# How long can a betta survive being shipped in the mail?



## rosebride (Jan 2, 2017)

I just purchased my first betta fish from a breeder in the US. It was shipped priority on Thursday the 1st. I was supposed to received it on Saturday the 3rd. Its prob not going to arrive till this Monday.  I'm starting to freak out a bit. How concerned should I be? Is the fish likely to survive? Any advice for dealing with a fish that"s stressed from shipping? I would appreciate any advice. 

Thanks


----------



## moodynarwhal (Mar 24, 2016)

I haven't ordered online before, but the fish should be fine. Make sure you have his tank set up before you get him so you can put him right in. Welcome to the world of bettas - and this forum!


----------



## RussellTheShihTzu (Mar 19, 2013)

He should be fine unless he's been exposed to extremely hot or cold temperatures for an extended period of time. I've had them take a week or so to get to me with no issues.

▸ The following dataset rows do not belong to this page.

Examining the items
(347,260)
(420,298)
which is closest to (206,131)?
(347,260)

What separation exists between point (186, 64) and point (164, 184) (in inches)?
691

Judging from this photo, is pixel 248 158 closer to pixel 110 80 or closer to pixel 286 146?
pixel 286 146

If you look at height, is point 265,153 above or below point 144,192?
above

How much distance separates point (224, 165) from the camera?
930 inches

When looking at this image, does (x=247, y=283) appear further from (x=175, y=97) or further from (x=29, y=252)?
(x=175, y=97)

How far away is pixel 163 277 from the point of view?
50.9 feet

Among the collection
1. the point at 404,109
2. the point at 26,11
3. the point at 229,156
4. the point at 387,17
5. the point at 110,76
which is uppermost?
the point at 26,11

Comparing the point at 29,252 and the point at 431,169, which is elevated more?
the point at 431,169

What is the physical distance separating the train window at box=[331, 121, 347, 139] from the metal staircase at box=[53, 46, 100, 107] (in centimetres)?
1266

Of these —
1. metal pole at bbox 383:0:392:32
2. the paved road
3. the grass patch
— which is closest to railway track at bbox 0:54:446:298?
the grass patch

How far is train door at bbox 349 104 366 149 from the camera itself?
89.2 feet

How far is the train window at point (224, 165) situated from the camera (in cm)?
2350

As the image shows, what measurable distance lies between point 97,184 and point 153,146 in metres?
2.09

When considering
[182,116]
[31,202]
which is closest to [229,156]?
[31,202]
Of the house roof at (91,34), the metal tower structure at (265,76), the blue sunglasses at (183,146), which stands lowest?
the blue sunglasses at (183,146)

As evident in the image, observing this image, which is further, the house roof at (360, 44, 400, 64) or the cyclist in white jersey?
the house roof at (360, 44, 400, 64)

Welcome to the Forum! :wave:


----------



## rosebride (Jan 2, 2017)

Ok cool. Thanks a bunch. I've been really freaking out about it. ^_^ I've been lurking on the forums for a while and finally decided to get a betta of my own.


----------



## RussellTheShihTzu (Mar 19, 2013)

Keep us posted and upload some photos when you get him. Oh, and it's mandatory you tell us his name if he has one. ;-)


----------



## ryry2012 (Mar 31, 2015)

Welcome to the forum!


When you receive the betta, dose water conditioner (Seachem Prime is the best) in the bag, float it in the tank for 15 minutes, then put the betta in the tank. Do not add the water betta came with in the tank. It's the best and easiest method for both the owner and the betta.


I can imagine how worried you are. I've never ordered fish online, but every time I order plants, I get anxious because USPS service in my area sucks. If you ever order betta or plants online nest time, be sure to ask the seller to ship on Saturday, Monday or Tuesday so that you'll likely to receive it before weekend. You can also ask the seller to have it send to your local post office for pick up. You'll have to watch the tracking information because they won't let you know when the package is ready for pick up though. USPS offers 2 - 3 days priority shipping but they don't guarantee it.


----------



## Hallyx (Jun 11, 2011)

Good advice from ryry. That "dose" of Prime only needs to be a drop. When in the bag, fish respiration increases CO2. This turns the water acidic, which renders any build up of ammonia as harmless ammonium. When you open the bag, the CO2 immediately outgasses which rapidly turns the ammonium into harmful ammonia. The Prime is to lock up this ammonia and protect the fish.

The 15 minute float is to partially equalize temperature.


----------